The Hill of Howth Tram


HOWTH TRAM No. 9 1902-1959

The Hill of Howth Tramway, connected Sutton and Howth Stations via the Summit. Opened in 1901, it encouraged residential and tourist development. The line began working with eight 67-seater trams built by Brush. In 1902, Nos. 9 and 10 were supplied by Milnes, primarily to cater for tourists; this largely explains the unusual lower deck seating arrangement.

The original crimson lake and ivory livery was replaced by varnished grained teak around 1918. Nos. 1-8 received the new GNR bus livery of blue and cream around 1930 but Nos. 9 and 10, seldom seen in service, remained in teak. Reasons for their lack of use included the awkward seating layout and a tendency to derail. Following modifications in the 1950s, their performance improved. By then these two trams were in constant demand and the invariable choice of the many student and enthusiast groups that visited the line in its twilight years.

Driven by Christy Hanway and with Conductor Alfie Reilly, No. 9 was the last tram to run in public service on the Hill of Howth on 31st May 1959, thus closing Ireland's first tramway era. Following the closure, No. 10 went to Britain's National Tramway Museum at Crich in Derbyshire, while No. 2 went to California and No. 4 to Belfast. Due to vandalism and apathy, No. 9 was the only survivor of three cars set aside for inclusion in a future museum here, Nos. 3 and 11 (the Engineer's or Work Car) being lost.
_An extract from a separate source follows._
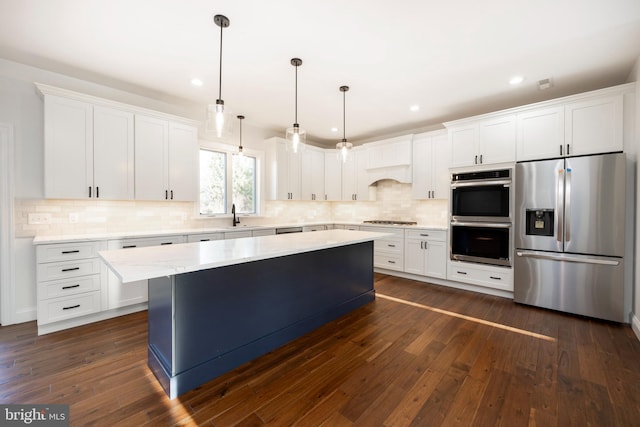 kitchen with a kitchen island, dark hardwood / wood-style flooring, white cabinetry, and appliances with stainless steel finishes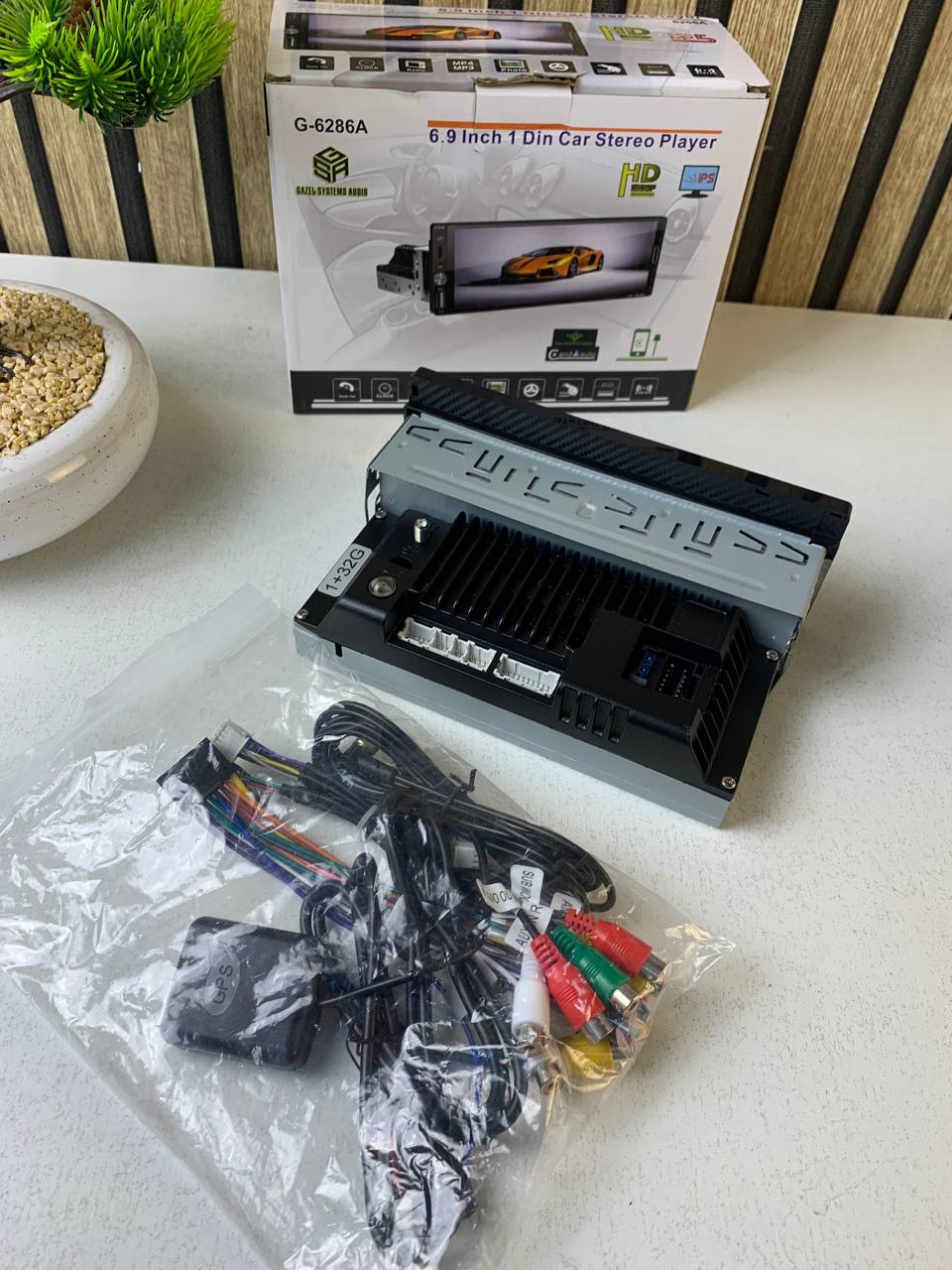 Autoradio 1 DIN avec écran Tactile de 6,9 Pouces Compatible avec Apple CarPlay Wireless/Android Auto - جهاز راديو سيارة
During years of outdoor storage, vandals, souvenir hunters and the elements reduced No. 9 to a pitiful hulk, most of its fittings and equipment being stolen. Restoration began in Castleruddery in 1979, and was completed fourteen years later in Howth. Many items had to be reproduced, while suitable motors, control gear etc. obtained from the Amsterdam Tramways and the Beamish Museum will, in time, enable this very historic tram to run again.